Décider pour les autres

Tout le monde a des préjugés. Ce n’est pas si grave. Jusqu’au moment où l’on s’appuie dessus pour faire savoir à des êtres humains qu’ils n’ont pas le droit à la même liberté que tous les autres.

Illustration: Iris Boudreau pour L’actualité
Illustration: Iris Boudreau pour L’actualité

Tout le monde a des préjugés. Les miens concernent les conducteurs de pick-up, le million de personnes qui regardent Le banquier, les amateurs de tout compris à Cuba, le public de Peter MacLeod et Peter MacLeod lui-même. Entre autres. Ce sont les préjugés d’un snob. Ils me définissent autant que toutes les choses que j’aime.

En tant qu’individus, mais aussi en tant que groupes de gens à l’intérieur de la société, nous sommes beaucoup ce que nous ne sommes pas.

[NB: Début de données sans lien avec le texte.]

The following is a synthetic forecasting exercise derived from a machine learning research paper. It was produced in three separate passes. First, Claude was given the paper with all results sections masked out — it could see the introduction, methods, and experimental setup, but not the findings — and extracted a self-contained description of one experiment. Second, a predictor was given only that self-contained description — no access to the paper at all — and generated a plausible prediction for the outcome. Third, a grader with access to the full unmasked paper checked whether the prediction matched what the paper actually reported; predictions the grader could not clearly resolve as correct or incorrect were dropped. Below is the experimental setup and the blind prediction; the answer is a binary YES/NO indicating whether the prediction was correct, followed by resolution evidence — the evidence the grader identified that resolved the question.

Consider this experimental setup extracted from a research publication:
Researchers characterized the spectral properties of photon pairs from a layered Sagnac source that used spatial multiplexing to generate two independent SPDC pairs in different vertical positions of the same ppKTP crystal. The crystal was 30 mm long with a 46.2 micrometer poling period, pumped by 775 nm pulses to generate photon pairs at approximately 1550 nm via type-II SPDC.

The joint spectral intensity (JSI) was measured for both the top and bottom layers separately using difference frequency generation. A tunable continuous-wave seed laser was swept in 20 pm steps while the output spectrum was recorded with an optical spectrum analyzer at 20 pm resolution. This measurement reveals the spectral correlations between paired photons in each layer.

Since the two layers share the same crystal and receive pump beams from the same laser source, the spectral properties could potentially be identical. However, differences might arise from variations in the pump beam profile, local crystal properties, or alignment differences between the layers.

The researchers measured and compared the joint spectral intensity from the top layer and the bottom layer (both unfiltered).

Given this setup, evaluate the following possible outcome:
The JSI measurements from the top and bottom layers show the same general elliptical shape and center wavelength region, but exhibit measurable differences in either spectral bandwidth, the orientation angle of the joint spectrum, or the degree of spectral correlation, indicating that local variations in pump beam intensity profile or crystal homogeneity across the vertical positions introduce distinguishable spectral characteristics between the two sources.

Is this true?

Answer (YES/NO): NO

Pour tout dire, ça m’intéresse assez. D’autant que ça permet de faire des liens entre les choses. Par exemple, s’il existe un public pour les blagues anachroniques de MacLeod, issues d’une époque où il était de bon ton de verser dans le racisme soft et le sexisme, cela explique autre chose. Comme le hoquet de dédain qui s’empare d’une partie de la population chaque fois qu’elle est aux prises avec une différence qui ébranle un peu ses certitudes.

Dans le lot, il y a ceux qui voudraient que la notion de progrès s’accompagne d’une liste d’exceptions plus ou moins longue. Du moment qu’ils peuvent la rédiger eux-mêmes, imposant le maintien de balises immuables qui leur permettent d’appréhender le monde. Au sommet de celles-ci, il y a l’identité sexuelle.

C’est un long préambule pour en arriver là, mais il sert à expliquer dans quelle sorte de marge extrême se retrouvent les trans, et tous ceux et celles qu’il est difficile de ranger dans des petites cases quant à leur identité ou leur sexualité.

Parce que pour la très vaste majorité d’entre nous, c’est tout simplement inconcevable. Sans parler de toutes les autres questions que cela sous-tend. Est-ce un homme? Une femme? Est-il gai pour autant? C’est mêlant.

Imaginez deux secondes à quel point ce doit l’être lorsque vous êtes un homme qui, dans le fond, est une femme. Ou l’inverse. Songez au vertige au moment de changer d’identité… Le courage qu’il faut pour faire le plongeon quand vous savez les préjugés qui vous attendent.

J’ai connu Chris Bergeron quand elle s’appelait Christophe. Un grand échalas devenu grande échalote, juchée sur ses talons, se penchant pour me faire la bise. Ça surprend. Puis, la surprise se mue en curiosité, puis en… rien du tout. Malgré les ongles peints, la coiffure, le fond de teint, je retrouve le même esprit affûté, prolixe, vibrant.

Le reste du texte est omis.